Setup mp.Digits(A), run all the computations and store final results for precision A. Then setup mp.Digits(B) and re-run all computations from the start and store results for precision B. Setup mp.Digits(B), load all the results from files, and compare results (do not re-run the computations).

"User-written subroutines are executed in quadruple precision (34 digits) regardless of number of digits possessed by arguments passed to the subroutine."

Yes, this is true, if all expressions in subroutine use only arguments, e.g. r = a+b.

But, if expressions use some constants, e.g. r = sin(mp('pi')*x) - the final precision will be different. Because toolbox uses default precision to convert entities of "unknown" precision, like double numbers. So that if your default precision is mp.Digits(34), then it will be used for mp('pi'), regardless of what precision x has.

We are not suggesting mixed precision.

My original query concerns only passing number-of-digits precision to a subroutine.

User-written subroutines do not respect precision of the arguments;

i.e, the subroutine defaults to 34 digits regardless of input argument precision.But consider the example on this page:

The fft() respects input precision of the arguments.

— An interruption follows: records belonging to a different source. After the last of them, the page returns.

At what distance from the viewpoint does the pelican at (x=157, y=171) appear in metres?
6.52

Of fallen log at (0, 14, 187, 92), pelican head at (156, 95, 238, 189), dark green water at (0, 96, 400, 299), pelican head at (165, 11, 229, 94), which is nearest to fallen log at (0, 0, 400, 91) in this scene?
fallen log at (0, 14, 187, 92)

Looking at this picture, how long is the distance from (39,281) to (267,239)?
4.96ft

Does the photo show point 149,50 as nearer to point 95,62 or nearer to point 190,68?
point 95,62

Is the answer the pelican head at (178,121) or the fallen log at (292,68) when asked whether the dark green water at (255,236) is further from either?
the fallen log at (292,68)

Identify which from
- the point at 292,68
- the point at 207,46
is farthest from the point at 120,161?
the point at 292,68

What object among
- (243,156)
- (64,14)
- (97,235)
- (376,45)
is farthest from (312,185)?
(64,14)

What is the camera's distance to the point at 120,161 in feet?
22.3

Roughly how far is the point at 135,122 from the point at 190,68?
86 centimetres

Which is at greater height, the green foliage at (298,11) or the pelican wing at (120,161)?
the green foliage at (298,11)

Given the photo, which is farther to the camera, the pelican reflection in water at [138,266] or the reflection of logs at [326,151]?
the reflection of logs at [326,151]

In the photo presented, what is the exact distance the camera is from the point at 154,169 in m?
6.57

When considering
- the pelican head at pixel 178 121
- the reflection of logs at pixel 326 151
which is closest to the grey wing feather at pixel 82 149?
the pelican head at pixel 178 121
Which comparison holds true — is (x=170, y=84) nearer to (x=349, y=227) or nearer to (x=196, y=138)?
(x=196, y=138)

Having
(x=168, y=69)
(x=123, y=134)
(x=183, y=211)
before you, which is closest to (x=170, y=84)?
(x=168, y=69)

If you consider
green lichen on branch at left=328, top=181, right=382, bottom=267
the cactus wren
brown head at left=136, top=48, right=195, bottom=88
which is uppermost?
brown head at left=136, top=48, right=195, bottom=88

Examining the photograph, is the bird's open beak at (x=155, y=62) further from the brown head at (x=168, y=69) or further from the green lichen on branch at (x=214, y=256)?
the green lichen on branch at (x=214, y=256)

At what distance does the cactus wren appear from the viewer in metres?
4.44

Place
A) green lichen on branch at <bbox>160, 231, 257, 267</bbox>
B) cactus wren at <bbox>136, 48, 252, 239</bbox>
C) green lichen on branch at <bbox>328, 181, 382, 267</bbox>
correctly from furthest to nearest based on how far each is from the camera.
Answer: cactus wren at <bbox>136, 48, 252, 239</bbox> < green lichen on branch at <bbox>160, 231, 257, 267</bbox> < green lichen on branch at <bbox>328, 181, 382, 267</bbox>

This leads to an expectation of consistency;

i.e,a subroutine (user-written or otherwise) should always be executed in precision of the arguments. But that is not the case.Pavel, where is the treatment of subroutine execution precision disclosed in the documentation? I cannot find it.

@"

The fft() respects input precision of the arguments."All functions provided in toolbox respect precision of the input arguments.

However, user-written functions might behave differently - this is responsibility of the user who writes the code. See my previous reply for the cases when precision might be different inside user-written function (e.g. when mix of different precisions is used).

Could you please provide minimal, complete, and verifiable example of the improper behavior of the toolbox?

This would help a lot.

Edit:

@"

This leads to an expectation of consistency; i.e, a subroutine ("user-writtenor otherwise) should always be executed in precision of the arguments.All functions in toolbox provide this consistency. But toolbox has no control of user-written code. All user's M-code is executed by MATLAB interpreter by following the object programming rules (it calls functions from toolbox when it encounters mp-variables). We cannot change this and force the MATLAB interpreter to behave differently.

In order to have this consistency in user-written functions, please use the same working precision everywhere. This is the only simple rule.